What you should do: Copy the records below word for word, starting at the line that contains "What distance from the viewer" and continuing through the end of the records.

Items:
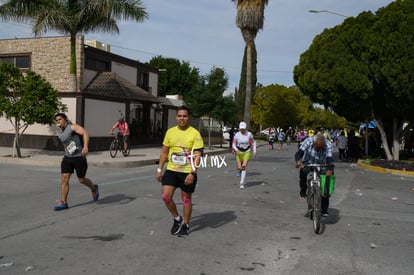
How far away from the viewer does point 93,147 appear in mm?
21703

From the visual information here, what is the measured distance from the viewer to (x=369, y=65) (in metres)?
18.2

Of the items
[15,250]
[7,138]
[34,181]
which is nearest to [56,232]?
[15,250]

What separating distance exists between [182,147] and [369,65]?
1444cm

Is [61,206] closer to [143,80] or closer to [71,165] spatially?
[71,165]

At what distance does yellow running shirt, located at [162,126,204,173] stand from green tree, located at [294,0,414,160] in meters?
13.2

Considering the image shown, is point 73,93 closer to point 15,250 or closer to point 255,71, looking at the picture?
point 15,250

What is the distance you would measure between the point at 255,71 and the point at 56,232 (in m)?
56.9

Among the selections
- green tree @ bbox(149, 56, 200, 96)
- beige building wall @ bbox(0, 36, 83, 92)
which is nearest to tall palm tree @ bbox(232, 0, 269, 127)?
beige building wall @ bbox(0, 36, 83, 92)

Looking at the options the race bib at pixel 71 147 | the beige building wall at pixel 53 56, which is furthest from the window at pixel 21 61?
the race bib at pixel 71 147

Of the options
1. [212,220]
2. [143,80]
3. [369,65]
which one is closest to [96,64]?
[143,80]

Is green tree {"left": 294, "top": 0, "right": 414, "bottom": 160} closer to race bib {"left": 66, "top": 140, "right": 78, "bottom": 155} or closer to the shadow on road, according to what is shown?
the shadow on road

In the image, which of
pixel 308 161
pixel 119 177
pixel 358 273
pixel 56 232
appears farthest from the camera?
pixel 119 177

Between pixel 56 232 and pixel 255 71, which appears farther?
pixel 255 71

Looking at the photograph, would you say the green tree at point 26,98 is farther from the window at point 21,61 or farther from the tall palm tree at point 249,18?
the tall palm tree at point 249,18
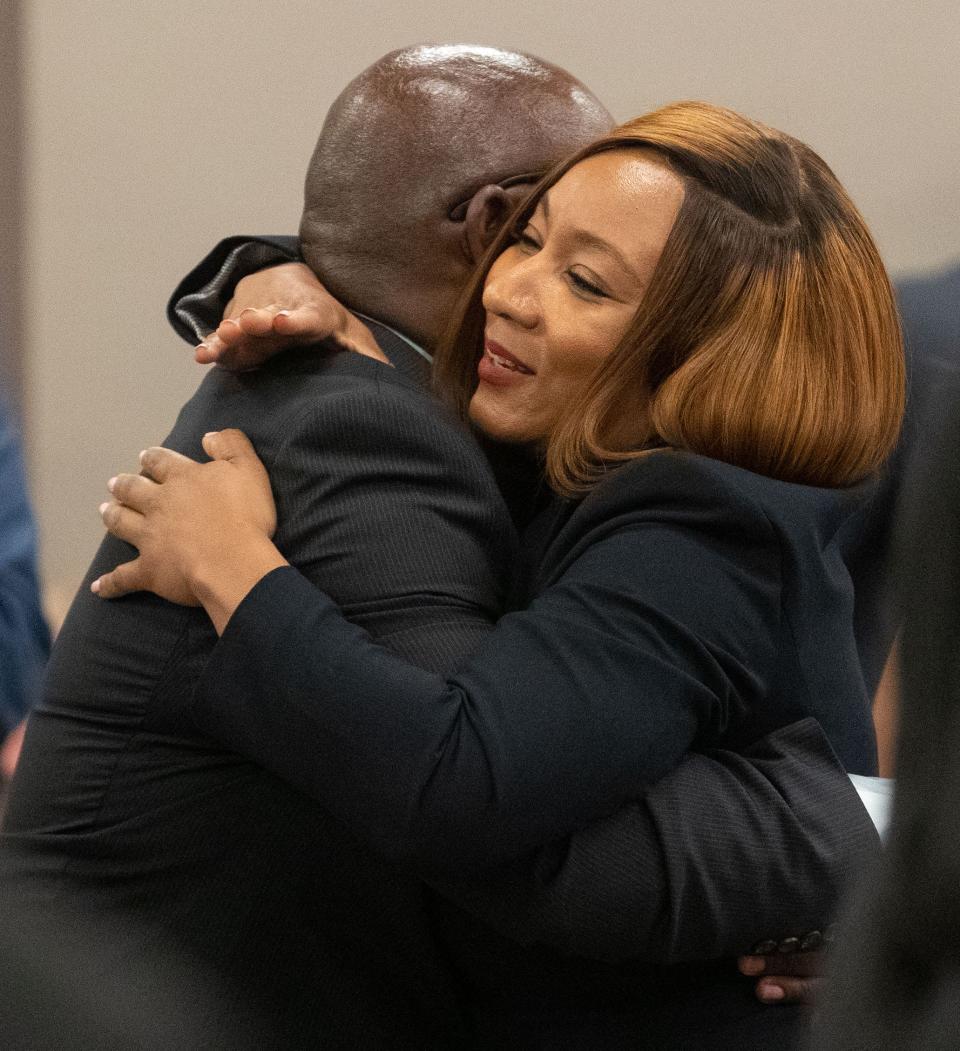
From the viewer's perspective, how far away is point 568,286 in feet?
4.89

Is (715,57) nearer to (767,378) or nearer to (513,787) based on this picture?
(767,378)

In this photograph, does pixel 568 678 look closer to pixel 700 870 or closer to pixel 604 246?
pixel 700 870

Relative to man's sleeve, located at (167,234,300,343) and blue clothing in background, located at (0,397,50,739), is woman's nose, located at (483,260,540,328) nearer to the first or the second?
man's sleeve, located at (167,234,300,343)

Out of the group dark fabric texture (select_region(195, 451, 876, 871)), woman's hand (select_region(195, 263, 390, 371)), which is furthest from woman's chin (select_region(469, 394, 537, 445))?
dark fabric texture (select_region(195, 451, 876, 871))

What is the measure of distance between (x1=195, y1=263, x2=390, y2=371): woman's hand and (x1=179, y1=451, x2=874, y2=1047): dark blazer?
0.88 ft

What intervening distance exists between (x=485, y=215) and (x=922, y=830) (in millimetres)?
1105

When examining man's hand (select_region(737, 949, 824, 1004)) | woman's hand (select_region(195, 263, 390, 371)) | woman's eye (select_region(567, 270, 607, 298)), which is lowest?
man's hand (select_region(737, 949, 824, 1004))

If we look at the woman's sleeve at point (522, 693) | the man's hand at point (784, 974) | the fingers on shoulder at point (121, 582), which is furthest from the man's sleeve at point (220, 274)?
the man's hand at point (784, 974)

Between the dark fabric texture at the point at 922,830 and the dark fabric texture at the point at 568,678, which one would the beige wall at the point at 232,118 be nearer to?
the dark fabric texture at the point at 568,678

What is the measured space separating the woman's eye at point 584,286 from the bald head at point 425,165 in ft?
0.51

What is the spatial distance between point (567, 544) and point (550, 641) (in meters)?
0.16

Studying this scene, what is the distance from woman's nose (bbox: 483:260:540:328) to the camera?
4.92ft

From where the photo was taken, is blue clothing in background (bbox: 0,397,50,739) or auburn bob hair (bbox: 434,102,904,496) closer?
blue clothing in background (bbox: 0,397,50,739)

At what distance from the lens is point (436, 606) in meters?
1.29
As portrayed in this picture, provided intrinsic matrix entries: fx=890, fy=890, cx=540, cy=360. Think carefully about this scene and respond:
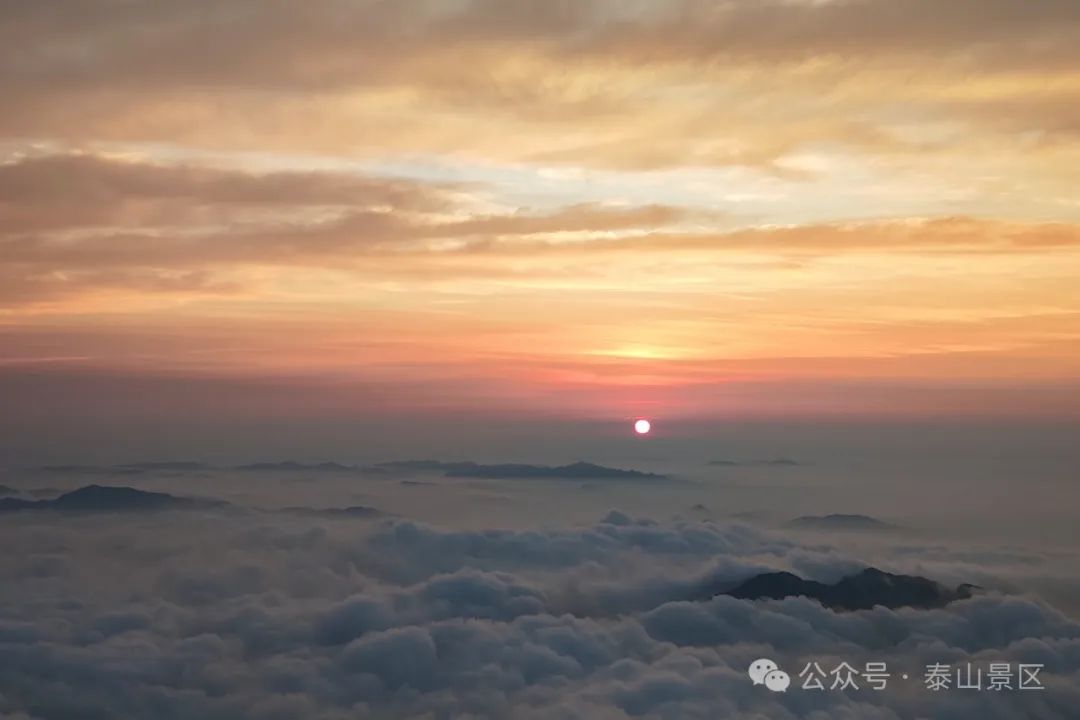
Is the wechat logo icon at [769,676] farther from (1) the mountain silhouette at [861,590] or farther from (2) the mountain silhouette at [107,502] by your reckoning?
(2) the mountain silhouette at [107,502]

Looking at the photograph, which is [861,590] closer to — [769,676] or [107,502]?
[769,676]

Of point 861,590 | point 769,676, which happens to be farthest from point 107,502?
point 769,676

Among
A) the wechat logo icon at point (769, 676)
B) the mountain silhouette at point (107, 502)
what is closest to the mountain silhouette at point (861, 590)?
the wechat logo icon at point (769, 676)

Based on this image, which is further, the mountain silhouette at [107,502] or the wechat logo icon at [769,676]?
the mountain silhouette at [107,502]

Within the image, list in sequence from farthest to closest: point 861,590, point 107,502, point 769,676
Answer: point 107,502
point 861,590
point 769,676

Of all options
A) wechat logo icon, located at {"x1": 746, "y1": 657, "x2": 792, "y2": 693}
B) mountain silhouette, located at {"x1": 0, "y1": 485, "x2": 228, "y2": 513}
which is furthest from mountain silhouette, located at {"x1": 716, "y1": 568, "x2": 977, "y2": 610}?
mountain silhouette, located at {"x1": 0, "y1": 485, "x2": 228, "y2": 513}

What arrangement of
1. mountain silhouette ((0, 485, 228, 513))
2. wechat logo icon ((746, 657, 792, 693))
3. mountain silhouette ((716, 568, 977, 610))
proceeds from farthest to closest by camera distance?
1. mountain silhouette ((0, 485, 228, 513))
2. mountain silhouette ((716, 568, 977, 610))
3. wechat logo icon ((746, 657, 792, 693))

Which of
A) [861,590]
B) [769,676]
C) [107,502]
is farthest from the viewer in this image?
[107,502]

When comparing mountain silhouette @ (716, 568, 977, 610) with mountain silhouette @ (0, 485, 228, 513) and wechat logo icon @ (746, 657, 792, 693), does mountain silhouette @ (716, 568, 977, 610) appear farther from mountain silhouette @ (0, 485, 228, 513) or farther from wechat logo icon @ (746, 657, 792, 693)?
mountain silhouette @ (0, 485, 228, 513)

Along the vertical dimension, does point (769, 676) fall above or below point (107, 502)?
above
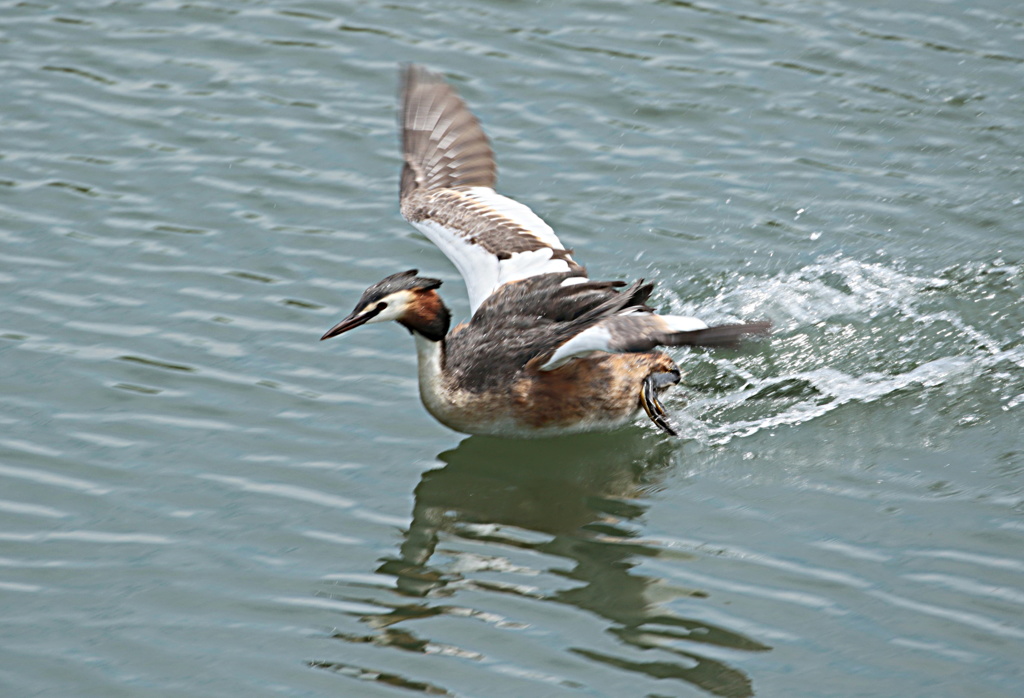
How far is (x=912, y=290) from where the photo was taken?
9.11 meters

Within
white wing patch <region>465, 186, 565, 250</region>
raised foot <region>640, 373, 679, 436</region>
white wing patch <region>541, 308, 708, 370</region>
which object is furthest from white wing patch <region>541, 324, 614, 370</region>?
white wing patch <region>465, 186, 565, 250</region>

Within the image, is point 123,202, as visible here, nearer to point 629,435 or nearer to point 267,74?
point 267,74

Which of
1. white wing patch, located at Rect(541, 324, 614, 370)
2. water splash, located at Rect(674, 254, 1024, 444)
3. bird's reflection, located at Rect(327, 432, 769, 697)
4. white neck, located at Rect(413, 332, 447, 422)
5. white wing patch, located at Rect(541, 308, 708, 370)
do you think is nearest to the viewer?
bird's reflection, located at Rect(327, 432, 769, 697)

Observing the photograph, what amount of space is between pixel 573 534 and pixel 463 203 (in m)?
2.89

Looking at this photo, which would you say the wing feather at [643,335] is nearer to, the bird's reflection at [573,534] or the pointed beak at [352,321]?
the bird's reflection at [573,534]

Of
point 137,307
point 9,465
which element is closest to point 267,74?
point 137,307

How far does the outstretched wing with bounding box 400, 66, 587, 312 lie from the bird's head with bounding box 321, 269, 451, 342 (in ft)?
2.58

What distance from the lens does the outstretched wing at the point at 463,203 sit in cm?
872

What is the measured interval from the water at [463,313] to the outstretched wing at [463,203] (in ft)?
1.92

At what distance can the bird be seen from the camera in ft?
24.3

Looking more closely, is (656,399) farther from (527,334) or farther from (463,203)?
(463,203)

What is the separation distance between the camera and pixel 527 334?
786 centimetres

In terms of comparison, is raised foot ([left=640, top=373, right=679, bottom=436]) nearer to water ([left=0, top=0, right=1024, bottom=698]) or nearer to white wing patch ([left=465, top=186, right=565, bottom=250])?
water ([left=0, top=0, right=1024, bottom=698])

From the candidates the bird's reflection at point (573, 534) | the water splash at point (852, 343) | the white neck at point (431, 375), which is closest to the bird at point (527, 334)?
the white neck at point (431, 375)
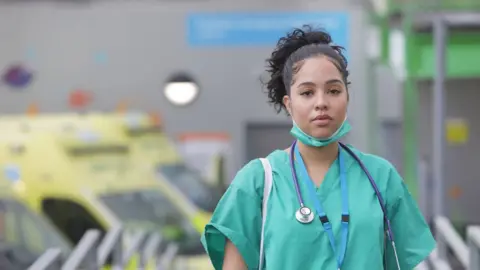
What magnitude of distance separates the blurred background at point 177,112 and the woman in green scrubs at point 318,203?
2150mm

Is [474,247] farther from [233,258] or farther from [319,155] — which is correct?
[233,258]

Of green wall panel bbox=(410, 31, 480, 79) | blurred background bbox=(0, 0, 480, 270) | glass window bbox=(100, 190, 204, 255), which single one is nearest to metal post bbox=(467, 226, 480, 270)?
blurred background bbox=(0, 0, 480, 270)

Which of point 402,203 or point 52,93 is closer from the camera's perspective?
point 402,203

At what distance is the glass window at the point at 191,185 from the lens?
1275 cm

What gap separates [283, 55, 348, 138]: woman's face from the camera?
10.2 ft

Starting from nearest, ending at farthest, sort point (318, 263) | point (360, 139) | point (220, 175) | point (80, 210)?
point (318, 263) < point (80, 210) < point (220, 175) < point (360, 139)

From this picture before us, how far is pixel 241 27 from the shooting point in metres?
16.0

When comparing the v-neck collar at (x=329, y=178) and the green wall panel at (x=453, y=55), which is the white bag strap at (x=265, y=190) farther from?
the green wall panel at (x=453, y=55)

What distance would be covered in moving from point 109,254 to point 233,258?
359 centimetres

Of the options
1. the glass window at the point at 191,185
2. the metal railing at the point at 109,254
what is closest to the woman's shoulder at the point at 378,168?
the metal railing at the point at 109,254

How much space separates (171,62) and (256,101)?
1353 mm

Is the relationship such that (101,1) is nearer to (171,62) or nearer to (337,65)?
(171,62)

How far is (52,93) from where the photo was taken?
15938 mm

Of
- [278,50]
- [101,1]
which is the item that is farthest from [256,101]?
[278,50]
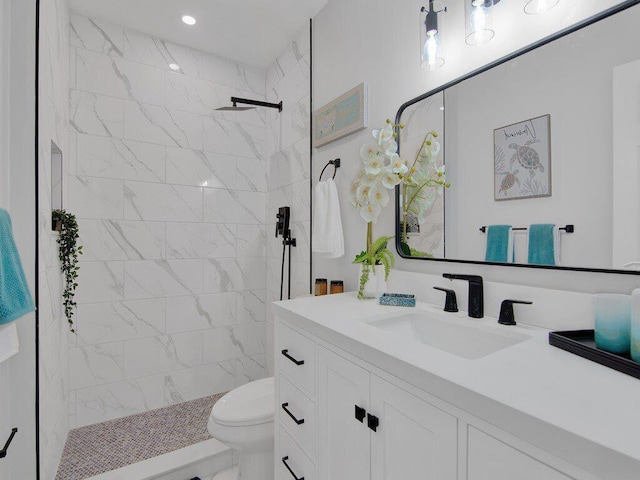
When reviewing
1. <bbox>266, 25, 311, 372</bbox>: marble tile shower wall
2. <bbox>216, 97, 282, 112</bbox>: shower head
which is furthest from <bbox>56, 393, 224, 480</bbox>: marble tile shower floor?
<bbox>216, 97, 282, 112</bbox>: shower head

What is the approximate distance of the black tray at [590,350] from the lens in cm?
63

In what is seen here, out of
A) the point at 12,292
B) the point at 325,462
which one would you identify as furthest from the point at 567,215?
the point at 12,292

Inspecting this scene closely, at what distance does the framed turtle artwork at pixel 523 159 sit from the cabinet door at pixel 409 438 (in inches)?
29.5

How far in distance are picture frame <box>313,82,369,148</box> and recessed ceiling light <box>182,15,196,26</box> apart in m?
1.03

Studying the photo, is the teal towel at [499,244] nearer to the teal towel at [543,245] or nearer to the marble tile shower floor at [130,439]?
the teal towel at [543,245]

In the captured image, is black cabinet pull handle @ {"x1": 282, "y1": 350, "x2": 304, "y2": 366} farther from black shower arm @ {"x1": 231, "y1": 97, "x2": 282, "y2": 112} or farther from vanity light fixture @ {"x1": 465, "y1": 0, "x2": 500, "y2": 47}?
black shower arm @ {"x1": 231, "y1": 97, "x2": 282, "y2": 112}

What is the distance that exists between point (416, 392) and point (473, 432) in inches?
5.3

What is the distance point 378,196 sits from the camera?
1.44 meters

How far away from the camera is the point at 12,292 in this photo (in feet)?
3.07

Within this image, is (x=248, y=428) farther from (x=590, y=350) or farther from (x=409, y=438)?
(x=590, y=350)

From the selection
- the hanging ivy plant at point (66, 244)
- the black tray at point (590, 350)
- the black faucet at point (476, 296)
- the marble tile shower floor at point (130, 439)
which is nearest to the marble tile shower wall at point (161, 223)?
the marble tile shower floor at point (130, 439)

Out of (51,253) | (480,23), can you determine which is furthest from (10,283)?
(480,23)

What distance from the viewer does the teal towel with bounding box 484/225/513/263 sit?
1077 millimetres

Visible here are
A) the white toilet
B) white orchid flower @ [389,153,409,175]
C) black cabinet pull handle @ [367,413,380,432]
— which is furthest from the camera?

Answer to the problem:
What distance from the viewer does the teal towel with bounding box 484/225/513/263 sit?
1077 millimetres

Visible here are
A) the white toilet
B) white orchid flower @ [389,153,409,175]
C) black cabinet pull handle @ [367,413,380,432]
— which is furthest from the camera?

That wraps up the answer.